# Podany tekst
Niegdyś ogniska nad pobliskimi jeziorami, dziś wyjazdy z pomocą humanitarną do afrykańskich wiosek. Wczoraj całonocne imprezy w restauracjach, dziś plażowe pikniki w stylu hawajskim. Chcące nagrodzić, zintegrować i zmotywować swoich pracowników firmy są gotowe na wiele.
Zmotywowane dzieci kwiaty
Jeszcze kilkanaście lat temu szczytem troski o pracownika była organizacja ogniska nad pobliskim jeziorem bądź w lesie. Dzisiaj wszelkie pomysły tego typu odeszły do lamusa, a integrację na łonie natury zastąpiły tzw. eventy oparte o oryginalną koncepcję i temat przewodni. Najpopularniejszymi sposobami zintegrowania oraz zmotywowania pracowników są imprezy oraz pikniki firmowe. Organizowane w lokalach lub na świeżym powietrzu wyróżniają się tematyką oraz mnogością atrakcji. Korporacjom nie wystarczają już grille połączone z tańcami, dzisiejsze zabawy mają angażować pracowników do przygotowań oraz pobudzać ich kreatywność. Hitami ostatnich lat są imprezy w stylu hawajskim, podczas których obowiązują luźne stroje i motywy kwiatowe oraz zabawy w stylu lat ’70 i ’80. Każdy z zaproszonych ma za zadanie znaleźć odpowiednie ubranie „z epoki”, zaś sama zabawa przebiega w rytmach muzyki tamtych lat. Dużym powodzeniem cieszą się również motywy magiczne i zabawa w stylu Harrego Pottera oraz rozrywka godna Ala Capone, w trakcie której można zapalić prawdziwe cygara oraz popaść w wir hazardu.

# Treść zadania
Proszę odpowiedzieć na pytania do tekstu o imprezach firmowych:
1. Co jeszcze kilkanaście lat temu było szczytem troski o pracownika?
2. Jakie stroje obowiązują na imprezach w stylu hawajskim?
3. Co można zrobić w trakcie rozrywki godnej Ala Capone?
Wiersze to materiał odrębny od tekstu o imprezach firmowych.

# Wiersze
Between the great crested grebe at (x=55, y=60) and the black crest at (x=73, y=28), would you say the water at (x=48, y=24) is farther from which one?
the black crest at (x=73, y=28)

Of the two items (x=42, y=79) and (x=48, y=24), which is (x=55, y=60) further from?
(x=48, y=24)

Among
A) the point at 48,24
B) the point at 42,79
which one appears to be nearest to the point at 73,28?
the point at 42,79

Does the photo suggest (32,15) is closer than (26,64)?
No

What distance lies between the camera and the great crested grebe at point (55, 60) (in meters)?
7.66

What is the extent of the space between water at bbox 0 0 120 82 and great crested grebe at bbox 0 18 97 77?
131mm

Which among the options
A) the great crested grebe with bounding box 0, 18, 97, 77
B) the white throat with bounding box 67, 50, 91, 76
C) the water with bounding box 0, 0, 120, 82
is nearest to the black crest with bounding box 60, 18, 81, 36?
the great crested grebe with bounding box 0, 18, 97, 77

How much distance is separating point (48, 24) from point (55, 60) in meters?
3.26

# Odpowiedź
1. Organizacja ogniska nad pobliskim jeziorem bądź w lesie.
2. Luźne stroje.
3. Zapalić prawdziwe cygara oraz popaść w wir hazardu.